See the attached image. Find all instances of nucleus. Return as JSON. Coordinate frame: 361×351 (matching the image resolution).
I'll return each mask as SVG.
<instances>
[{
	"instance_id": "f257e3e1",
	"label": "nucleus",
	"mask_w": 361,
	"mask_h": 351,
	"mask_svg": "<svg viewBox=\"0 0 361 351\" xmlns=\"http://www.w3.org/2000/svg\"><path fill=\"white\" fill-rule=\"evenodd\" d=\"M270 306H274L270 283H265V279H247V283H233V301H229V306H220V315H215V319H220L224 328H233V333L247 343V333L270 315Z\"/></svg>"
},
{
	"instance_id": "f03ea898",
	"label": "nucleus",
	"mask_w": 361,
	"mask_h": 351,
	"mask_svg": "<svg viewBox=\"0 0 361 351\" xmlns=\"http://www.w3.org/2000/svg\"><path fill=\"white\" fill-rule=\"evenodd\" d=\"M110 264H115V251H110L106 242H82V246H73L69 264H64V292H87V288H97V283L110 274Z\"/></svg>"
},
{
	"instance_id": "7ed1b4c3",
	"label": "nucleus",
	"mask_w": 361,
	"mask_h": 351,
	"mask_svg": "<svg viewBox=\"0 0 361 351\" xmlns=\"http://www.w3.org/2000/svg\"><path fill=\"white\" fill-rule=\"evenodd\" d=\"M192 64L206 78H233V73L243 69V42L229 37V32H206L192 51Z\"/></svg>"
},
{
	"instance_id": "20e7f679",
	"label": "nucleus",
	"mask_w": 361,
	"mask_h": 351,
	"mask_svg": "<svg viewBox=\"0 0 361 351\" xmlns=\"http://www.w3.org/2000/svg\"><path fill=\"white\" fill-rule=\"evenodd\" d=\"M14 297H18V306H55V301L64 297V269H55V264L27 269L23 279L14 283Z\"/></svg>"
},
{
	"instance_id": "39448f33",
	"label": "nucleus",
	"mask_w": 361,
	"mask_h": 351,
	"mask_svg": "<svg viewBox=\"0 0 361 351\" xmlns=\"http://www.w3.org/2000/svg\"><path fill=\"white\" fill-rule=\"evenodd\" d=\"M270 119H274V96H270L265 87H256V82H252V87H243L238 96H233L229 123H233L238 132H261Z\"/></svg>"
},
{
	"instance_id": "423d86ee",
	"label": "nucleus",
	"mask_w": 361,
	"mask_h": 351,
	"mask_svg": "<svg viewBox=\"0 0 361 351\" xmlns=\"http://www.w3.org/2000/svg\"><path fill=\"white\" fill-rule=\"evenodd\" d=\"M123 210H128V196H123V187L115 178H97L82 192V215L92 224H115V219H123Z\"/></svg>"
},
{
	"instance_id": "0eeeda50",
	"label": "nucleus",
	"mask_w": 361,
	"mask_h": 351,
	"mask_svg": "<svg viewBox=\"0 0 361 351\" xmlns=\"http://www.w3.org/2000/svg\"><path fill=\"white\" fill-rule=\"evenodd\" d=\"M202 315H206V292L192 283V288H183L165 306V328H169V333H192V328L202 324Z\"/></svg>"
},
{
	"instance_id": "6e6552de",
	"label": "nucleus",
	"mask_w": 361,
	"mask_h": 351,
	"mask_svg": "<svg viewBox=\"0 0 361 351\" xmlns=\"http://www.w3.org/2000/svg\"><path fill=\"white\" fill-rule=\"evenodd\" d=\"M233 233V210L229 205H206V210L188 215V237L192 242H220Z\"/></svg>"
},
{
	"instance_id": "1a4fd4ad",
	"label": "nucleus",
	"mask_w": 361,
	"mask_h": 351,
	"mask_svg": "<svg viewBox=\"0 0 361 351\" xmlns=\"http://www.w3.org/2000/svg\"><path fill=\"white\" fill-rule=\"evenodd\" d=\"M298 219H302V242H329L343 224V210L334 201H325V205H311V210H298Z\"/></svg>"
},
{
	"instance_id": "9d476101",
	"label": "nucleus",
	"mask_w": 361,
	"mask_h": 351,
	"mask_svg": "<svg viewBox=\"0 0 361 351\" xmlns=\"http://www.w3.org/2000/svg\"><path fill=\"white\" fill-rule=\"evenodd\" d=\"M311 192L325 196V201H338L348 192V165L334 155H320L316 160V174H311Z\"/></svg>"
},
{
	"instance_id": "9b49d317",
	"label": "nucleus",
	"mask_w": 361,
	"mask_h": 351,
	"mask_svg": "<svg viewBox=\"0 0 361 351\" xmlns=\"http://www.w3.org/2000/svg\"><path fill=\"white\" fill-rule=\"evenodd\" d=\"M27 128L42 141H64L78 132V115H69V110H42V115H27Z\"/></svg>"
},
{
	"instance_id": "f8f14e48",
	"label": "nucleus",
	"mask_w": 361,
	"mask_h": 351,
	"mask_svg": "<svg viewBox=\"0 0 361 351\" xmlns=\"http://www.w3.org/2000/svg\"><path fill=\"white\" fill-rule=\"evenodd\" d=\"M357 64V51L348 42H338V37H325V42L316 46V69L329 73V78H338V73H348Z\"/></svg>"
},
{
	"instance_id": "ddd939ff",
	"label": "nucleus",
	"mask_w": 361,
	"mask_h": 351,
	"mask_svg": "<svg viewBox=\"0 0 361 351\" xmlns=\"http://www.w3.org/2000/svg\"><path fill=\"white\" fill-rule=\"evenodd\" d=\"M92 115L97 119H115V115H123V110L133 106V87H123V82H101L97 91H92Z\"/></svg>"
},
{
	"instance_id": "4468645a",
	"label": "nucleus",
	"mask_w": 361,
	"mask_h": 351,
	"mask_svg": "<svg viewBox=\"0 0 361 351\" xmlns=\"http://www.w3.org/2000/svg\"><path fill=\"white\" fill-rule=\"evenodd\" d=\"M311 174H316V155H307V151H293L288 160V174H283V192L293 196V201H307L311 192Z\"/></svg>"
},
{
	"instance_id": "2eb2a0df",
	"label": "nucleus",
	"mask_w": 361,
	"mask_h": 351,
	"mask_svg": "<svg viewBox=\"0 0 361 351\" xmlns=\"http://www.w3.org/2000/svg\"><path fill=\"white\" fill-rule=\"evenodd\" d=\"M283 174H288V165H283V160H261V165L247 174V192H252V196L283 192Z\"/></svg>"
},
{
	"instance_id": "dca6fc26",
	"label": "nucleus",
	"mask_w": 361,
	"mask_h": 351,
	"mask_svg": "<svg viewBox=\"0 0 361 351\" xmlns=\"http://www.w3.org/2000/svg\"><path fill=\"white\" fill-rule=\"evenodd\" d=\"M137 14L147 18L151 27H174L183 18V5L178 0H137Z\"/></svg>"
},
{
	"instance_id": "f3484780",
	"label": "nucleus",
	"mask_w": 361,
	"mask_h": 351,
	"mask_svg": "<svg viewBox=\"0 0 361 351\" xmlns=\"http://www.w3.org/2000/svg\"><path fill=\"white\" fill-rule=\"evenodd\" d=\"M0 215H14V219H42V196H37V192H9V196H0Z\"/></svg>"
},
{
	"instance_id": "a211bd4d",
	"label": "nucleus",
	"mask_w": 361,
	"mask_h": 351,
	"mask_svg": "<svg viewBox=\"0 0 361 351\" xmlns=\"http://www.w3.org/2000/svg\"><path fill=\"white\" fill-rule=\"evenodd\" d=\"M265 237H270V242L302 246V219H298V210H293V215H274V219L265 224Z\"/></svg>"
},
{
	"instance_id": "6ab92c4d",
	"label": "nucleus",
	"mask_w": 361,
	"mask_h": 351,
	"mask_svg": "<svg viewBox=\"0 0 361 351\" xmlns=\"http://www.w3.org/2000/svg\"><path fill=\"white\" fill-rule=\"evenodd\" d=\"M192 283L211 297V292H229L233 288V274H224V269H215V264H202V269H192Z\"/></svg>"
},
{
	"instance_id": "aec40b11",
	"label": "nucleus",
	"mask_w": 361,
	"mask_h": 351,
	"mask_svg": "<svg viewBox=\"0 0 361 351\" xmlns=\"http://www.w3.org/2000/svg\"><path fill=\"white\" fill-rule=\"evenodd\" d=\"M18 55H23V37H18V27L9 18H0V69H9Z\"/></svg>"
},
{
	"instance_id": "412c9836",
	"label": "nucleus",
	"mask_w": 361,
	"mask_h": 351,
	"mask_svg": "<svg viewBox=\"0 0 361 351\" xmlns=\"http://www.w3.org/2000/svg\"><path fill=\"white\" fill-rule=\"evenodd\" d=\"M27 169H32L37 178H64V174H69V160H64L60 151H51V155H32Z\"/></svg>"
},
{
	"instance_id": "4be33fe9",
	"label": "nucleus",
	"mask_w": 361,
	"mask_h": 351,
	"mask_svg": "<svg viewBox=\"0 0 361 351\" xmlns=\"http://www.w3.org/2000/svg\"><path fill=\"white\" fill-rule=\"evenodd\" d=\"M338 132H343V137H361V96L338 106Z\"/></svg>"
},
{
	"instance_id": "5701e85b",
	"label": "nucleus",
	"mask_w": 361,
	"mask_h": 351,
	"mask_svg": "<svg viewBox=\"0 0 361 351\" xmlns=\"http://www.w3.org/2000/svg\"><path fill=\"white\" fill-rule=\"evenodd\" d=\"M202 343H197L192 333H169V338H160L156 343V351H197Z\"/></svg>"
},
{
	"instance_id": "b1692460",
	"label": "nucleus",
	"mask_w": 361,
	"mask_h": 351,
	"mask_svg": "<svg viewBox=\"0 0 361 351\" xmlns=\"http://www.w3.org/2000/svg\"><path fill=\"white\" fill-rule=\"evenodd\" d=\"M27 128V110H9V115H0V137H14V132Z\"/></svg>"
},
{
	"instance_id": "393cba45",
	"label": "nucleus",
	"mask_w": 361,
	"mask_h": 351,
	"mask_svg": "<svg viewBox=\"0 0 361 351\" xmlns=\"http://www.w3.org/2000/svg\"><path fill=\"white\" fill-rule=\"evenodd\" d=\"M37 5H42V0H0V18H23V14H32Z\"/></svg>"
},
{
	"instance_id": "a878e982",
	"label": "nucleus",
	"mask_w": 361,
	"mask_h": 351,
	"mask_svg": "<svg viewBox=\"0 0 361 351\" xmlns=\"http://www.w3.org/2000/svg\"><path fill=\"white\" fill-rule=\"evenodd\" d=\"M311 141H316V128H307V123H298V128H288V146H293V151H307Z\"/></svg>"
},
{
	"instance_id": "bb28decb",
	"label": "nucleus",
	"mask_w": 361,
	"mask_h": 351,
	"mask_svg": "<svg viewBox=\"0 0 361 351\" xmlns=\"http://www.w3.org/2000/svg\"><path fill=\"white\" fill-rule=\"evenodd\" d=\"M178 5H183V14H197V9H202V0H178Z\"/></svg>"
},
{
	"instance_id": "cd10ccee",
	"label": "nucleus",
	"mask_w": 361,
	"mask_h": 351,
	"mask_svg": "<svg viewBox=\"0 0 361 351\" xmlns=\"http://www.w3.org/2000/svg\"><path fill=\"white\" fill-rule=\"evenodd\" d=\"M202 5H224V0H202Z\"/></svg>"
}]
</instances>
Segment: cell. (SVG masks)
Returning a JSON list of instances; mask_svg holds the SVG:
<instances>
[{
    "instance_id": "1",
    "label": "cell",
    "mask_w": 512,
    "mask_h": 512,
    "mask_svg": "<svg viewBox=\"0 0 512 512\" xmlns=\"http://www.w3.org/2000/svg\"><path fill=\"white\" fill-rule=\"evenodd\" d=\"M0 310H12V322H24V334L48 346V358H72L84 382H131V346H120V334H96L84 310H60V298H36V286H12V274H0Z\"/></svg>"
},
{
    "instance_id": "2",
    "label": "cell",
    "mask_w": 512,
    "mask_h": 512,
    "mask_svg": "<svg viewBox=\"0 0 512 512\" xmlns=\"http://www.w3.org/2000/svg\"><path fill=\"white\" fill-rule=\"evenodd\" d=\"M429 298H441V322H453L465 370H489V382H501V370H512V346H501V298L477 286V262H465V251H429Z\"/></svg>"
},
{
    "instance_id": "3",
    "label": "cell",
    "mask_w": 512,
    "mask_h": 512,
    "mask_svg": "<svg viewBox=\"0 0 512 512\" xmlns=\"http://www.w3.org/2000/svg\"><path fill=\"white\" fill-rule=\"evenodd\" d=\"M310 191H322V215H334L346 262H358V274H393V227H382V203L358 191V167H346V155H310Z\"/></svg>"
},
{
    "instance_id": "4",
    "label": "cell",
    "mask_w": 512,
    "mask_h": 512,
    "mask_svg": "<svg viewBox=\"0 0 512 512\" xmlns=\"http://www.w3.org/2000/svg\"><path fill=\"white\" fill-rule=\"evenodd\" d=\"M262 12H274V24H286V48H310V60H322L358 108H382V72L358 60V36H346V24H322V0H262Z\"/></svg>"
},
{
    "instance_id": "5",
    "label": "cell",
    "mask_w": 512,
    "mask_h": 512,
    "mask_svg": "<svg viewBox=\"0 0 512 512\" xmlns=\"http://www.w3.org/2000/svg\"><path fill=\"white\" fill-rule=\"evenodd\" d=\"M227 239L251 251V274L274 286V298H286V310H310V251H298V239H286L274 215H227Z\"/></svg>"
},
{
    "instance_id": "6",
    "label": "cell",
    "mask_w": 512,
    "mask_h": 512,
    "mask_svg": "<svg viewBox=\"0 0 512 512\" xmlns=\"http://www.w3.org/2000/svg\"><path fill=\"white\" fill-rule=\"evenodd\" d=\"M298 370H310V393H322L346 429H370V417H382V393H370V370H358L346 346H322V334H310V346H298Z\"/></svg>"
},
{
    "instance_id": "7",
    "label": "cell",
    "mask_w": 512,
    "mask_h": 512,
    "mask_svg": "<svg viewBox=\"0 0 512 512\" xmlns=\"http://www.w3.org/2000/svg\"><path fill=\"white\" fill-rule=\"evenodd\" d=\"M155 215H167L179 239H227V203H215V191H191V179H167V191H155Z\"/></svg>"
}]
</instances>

Challenge.
List every line of the records above that contains the word "JSON", copying each such line in full.

Result below.
See the attached image. Find all instances of nucleus. Return as JSON. Coordinate frame: 361×351 (matching the image resolution).
Returning a JSON list of instances; mask_svg holds the SVG:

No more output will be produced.